• Task instructions:
In the records below, find each line containing the word "governs" and copy it.

• Source data:
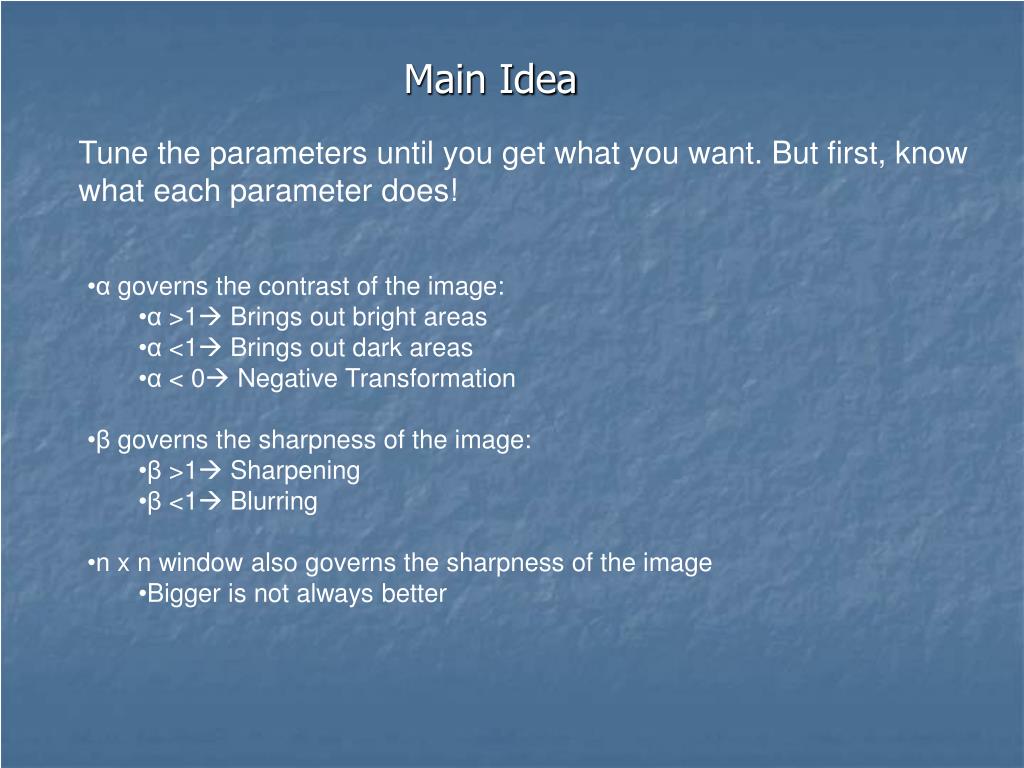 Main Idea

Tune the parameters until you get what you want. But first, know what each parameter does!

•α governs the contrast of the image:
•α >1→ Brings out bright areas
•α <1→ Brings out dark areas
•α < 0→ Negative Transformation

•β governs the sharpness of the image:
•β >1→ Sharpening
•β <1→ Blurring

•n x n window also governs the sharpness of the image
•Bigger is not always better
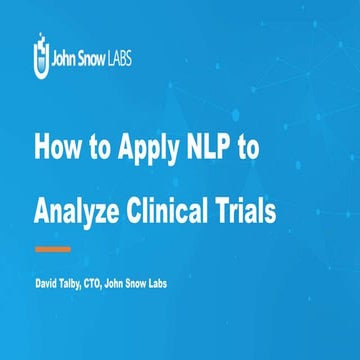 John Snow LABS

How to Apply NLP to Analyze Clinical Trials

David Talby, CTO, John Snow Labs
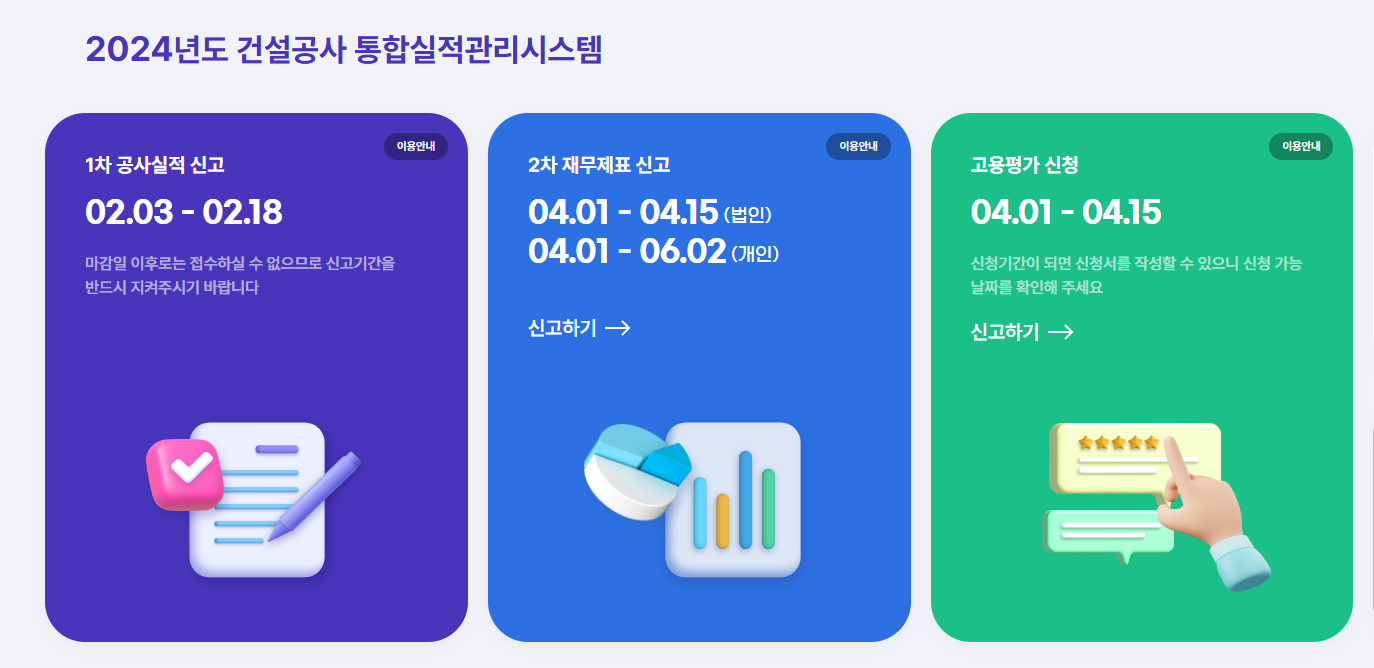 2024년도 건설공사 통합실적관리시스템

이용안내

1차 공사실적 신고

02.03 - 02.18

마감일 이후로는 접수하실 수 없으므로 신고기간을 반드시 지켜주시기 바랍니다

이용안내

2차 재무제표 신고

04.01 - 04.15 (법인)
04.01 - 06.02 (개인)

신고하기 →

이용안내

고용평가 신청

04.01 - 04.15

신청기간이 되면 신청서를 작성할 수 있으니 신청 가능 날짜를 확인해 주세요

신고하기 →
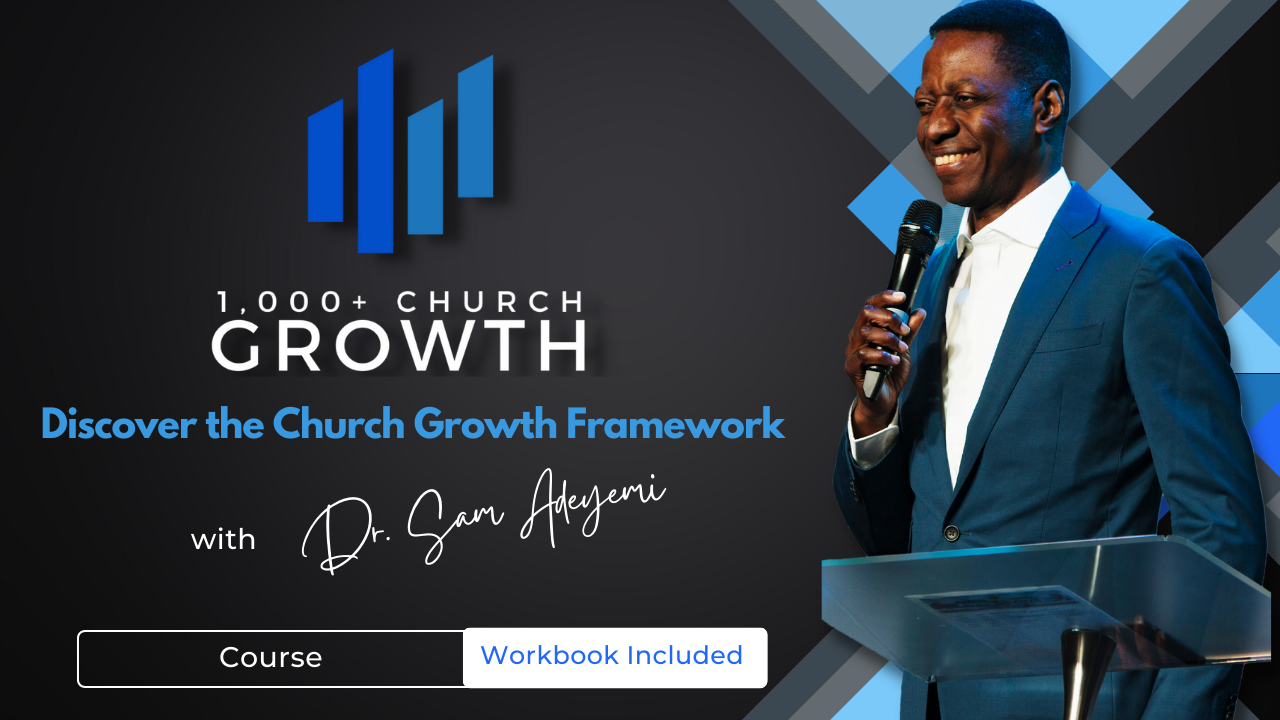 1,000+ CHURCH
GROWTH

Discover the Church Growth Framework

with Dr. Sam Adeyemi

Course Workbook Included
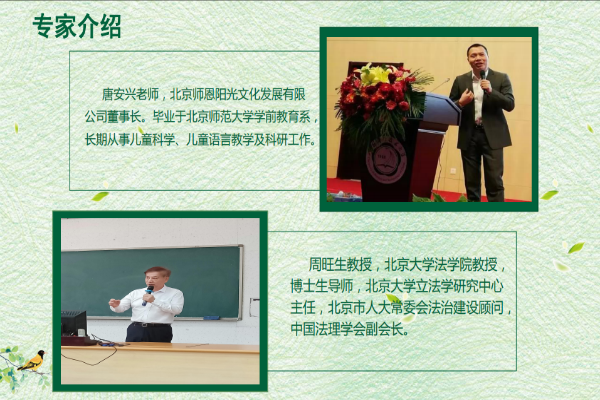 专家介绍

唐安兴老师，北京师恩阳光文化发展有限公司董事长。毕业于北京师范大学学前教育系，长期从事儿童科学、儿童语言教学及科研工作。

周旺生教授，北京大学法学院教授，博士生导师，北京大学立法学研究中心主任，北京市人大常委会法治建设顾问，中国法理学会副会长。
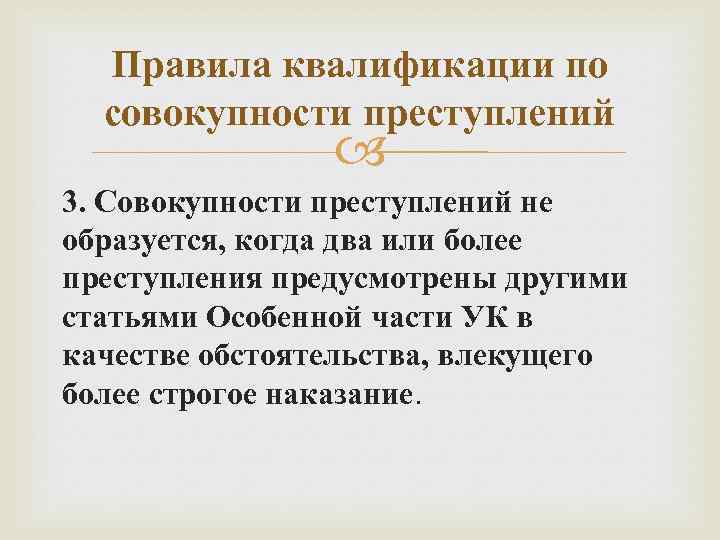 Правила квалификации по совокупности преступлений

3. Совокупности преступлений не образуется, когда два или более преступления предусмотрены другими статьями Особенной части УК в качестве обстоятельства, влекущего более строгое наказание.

• Written reply:
•α governs the contrast of the image:
•β governs the sharpness of the image:
•n x n window also governs the sharpness of the image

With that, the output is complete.